As for N, it could be as large as 179.

For example, I was able to do it for n up to 32 bits:

new Random().nextInt(2^n-1)+1

nextLong() is not possible because I can't pass a value to it and it only generates a random value up to 48-bit.

Answer 1

Use BigInteger to create a random number. If it happens to be zero, try again.

public static BigInteger randomForBitsNonZero(int numBits, Random r) {
    BigInteger candidate = new BigInteger(numBits, r);
    while(candidate.equals(BigInteger.ZERO)) {
        candidate = new BigInteger(numBits, r); 
    }
    return candidate;
}

This will be randomly distrubted about the number of bits. It is very unlikely that the if statement will ever trigger for a significantly high numBits but the protection is good for compelteness and because you might have low numBits sometimes that would roll a 0 very often.

Answer 2

You can use Random.nextBytes() to generate as many random bytes as you want.
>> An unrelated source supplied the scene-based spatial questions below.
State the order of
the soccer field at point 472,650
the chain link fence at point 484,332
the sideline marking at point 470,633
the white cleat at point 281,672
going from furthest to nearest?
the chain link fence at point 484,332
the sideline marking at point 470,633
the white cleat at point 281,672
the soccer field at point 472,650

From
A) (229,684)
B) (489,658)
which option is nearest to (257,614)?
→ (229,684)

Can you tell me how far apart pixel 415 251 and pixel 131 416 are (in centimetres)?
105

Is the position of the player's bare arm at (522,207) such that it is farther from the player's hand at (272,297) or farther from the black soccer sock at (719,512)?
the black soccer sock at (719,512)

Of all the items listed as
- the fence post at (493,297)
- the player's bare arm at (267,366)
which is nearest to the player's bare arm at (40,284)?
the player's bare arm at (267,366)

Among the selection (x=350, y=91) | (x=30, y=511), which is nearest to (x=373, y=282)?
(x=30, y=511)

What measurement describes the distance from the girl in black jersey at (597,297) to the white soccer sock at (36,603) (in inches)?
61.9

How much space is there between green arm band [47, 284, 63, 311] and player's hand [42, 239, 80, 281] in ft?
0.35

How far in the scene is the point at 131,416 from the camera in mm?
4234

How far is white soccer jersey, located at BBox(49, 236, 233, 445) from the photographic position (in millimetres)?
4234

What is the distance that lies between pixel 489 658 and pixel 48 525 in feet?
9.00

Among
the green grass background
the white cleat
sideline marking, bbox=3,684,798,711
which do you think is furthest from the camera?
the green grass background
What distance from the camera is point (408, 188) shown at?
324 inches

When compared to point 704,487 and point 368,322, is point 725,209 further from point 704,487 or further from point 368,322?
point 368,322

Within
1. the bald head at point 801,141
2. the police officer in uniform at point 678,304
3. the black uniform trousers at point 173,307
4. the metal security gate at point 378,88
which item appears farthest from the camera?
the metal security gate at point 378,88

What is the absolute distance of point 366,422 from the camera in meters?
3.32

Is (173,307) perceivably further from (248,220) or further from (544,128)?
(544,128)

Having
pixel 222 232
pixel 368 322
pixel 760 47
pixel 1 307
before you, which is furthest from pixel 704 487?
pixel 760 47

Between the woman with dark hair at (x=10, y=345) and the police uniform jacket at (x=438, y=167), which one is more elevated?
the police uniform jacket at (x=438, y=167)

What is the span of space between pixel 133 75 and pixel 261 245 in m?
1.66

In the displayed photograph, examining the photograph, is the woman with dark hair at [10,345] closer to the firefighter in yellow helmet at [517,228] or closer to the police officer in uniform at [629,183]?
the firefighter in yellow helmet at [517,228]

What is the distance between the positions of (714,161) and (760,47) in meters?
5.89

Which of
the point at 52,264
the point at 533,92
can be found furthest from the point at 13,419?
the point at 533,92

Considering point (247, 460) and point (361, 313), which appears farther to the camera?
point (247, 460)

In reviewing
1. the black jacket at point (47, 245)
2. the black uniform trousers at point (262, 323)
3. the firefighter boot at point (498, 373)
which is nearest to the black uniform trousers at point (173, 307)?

The number of bytes you need is (number-of-bits + 1) / 8.

Then in order to ensure that at least one bit is set to 1, you can pick a bit, any bit, at random, and set it to 1, follows:

 int bitIndex = random.nextInt( N );
 int byteIndex = bitIndex / 8;
 bitIndex = bitIndex % 8;
 randomBytes[byteIndex] |= (1 << bitIndex);